宗教学者、オットーの分析を受けて、マックス・ウェーバーが「カリスマ」という用語を社会学に適用し、「支配の三形態」の1つと規定した(支配の三類型)のは、あまりにも有名である。

マックス・ウェーバーによる「支配の三類型」

「カリスマ的支配」…これはカリスマ的性格を持った者によって支配される形態。原始社会のシャーマンや巫女などによる支配が、その典型である。ただし、このカリスマが特定の血統によって引き継がれるようになると、「世襲カリスマ」となり、またこのカリスマが特定の能力と結びつけば、官職カリスマとなる。例えば、神おろしの能力が強ければ、「神官」という職能カリスマとなる。

「伝統的支配」…これは長い歴史を持つ者に対する敬意の念によって成り立つ、支配形態である。

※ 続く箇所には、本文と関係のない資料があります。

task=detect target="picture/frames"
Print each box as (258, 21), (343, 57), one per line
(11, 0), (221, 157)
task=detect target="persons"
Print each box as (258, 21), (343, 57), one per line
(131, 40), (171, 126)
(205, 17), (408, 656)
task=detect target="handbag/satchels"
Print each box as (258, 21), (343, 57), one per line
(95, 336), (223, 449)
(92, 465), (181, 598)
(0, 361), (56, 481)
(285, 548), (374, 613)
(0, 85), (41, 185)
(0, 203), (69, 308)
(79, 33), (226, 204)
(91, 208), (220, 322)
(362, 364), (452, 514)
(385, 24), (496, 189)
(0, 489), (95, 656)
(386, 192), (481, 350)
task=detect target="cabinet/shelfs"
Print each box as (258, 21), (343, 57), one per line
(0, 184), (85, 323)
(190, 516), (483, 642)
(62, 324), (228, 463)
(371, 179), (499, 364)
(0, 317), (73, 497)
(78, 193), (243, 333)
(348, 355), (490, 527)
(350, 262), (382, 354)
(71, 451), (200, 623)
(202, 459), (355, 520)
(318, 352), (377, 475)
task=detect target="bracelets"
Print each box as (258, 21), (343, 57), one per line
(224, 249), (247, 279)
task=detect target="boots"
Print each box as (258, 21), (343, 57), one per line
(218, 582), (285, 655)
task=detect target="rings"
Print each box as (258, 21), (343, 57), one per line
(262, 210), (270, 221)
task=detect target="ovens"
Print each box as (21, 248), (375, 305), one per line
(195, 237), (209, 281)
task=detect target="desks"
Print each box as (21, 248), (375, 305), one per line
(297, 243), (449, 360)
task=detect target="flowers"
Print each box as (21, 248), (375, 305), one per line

「合法的支配」…これは共通の「ノモス」(法秩序)を是認した共同体において成り立つ支配形態。近代社会が、その良い例である。ただし、この支配形態は、その「ノモス」を了解する専門知識が必要とされ、それに基づく官僚制が成立する。また、その「ノモス」の一部の知識によって専門官僚制が生まれ、「規則の鉄の檻の支配」が生まれる。

※マックス・ウェーバーは、近代社会が合法的支配によることを主張してはいるが、「法と規則の鉄の檻」と言って、必ずしも全面的に賛成しているわけではない。

以上の「支配の三類型」は、時代順に並べているようではあるが、実は共時的にもあり得るものなのである。近代の合法的支配の元でも、カリスマ的支配はあり得るし、また伝統的支配もあり得る。

近代社会におけるカリスマ的支配の例が、現代におけるヒトラーの支配であったし、また、近代社会において長い歴史を持つものに対しての畏敬の念もある。例えば、数百年の歴史を持つ「虎屋の羊羹」と、最近開店したばかりの新参の和菓子屋の羊羹のどちらを手土産として、訪問先に持っていくか。答えは明確である。

以上の「支配の三類型」の中で、ここで特に問題とすべきは、やはり共時的に存在する「カリスマ的支配」である。

カリスマ的支配の2つの要素

宗教学者オットーが指摘し、社会学者ウェーバーも是認したごとく、カリスマ支配には2つの要素があり、「人々をして畏怖の念」もしくは「魅惑の情」を抱かせるかである。


カリスマ的性格を持った者は、人々をまず恐れ慄かせる。それでいて、彼は、人々を魅了する側面も持つ。このような相反する2つの性格を持つフィギュア(像)を民俗学的に尋ねるなら、すぐにも了解されよう。

例えば、東北の秋田地方に残る「なまはげ」である。「なまはげ」の異様な面と風貌は、尋常のものではない。子供たちをまず慄かせる。しかし、どんな家庭も、恐ろしいなまはげに訪問してもらいたくて、各家庭はご馳走を用意して待っている。異様ななまはげは、子供たちに幸をもたらしてくれる側面を持っているからである。まさに、なまはげは、恐れと喜びの両方の性格を持ち、神によって与えられた「聖なるもの」なのである。

ジャンヌ・ダルクなど歴史上の具体例

ところで、この「カリスマ的支配」を具体的に歴史上に求めることは可能だろうか。十分可能である。まずヨーロッパ史から。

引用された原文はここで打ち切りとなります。